Horizontally scaling out or sharding Python-RQ or Redis with Python


Trying to horizontally scale out the Redis instance working as the task server for Python-RQ.

As far as I know, the best way to do this would be to add sharding logic (most likely using Consistent Hashing) into a custom ConnectionPool and / or Connection class. I would rather use a library for the Consistent Hashing mechanism - as it seems like something that should probably be available and is most likely better / more battle-tested than a homegrown solution.

What would be a good pattern to do something like this? Is there some library that I should be looking into? Is there something I'm missing that I should be taking into account?

Thanks very much!


Solution

  • I think you should have a couple of things in mind.
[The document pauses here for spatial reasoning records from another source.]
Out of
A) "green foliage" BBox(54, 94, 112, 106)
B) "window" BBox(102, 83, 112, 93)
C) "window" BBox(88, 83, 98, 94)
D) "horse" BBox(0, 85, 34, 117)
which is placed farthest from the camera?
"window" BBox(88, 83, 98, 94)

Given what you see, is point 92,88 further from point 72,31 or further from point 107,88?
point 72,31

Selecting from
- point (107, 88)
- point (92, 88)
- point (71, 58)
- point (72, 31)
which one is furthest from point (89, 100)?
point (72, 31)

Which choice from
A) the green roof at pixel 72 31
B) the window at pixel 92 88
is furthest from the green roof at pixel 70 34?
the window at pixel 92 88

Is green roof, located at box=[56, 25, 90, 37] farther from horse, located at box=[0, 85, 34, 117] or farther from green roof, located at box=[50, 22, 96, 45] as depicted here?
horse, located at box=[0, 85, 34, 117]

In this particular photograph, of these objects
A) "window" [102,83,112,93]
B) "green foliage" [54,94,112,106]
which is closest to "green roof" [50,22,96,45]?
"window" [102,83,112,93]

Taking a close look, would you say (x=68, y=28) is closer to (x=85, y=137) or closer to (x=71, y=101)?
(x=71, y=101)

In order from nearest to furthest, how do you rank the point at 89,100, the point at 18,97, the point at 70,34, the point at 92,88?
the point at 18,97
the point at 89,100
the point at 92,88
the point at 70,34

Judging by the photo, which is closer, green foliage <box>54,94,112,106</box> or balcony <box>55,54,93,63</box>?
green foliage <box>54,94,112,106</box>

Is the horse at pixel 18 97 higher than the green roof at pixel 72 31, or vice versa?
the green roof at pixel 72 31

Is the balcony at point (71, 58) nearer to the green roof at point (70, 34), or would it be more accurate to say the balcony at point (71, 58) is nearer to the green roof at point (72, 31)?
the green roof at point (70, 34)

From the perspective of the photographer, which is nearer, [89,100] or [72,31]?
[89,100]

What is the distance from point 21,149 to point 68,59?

    First one is about where is your bottleneck and why you should give a partition architecture way on your Redis backend under one Python-Rq paradigm. I think so that Redis has a enough performance to believe that the bootleneck should be in your number of workers and the number of jobs that you want process at a given time.

    You can say : How many time can i wait until this job should be processed ? If you can figure out this value, latency. You will have the key to add/del more nodes into your architecture.

    By the way, if you are looking for improve your infraestructure with some sharding solution with a Consistent Hashing, you have to take account the issues behind the rebalancing keys when a new node has been deleted or added.

    For instance, one current worker could be connected to wrong redis server for one already existent job, because a new server has been added or removed after that new job has been started and before that it has been ended.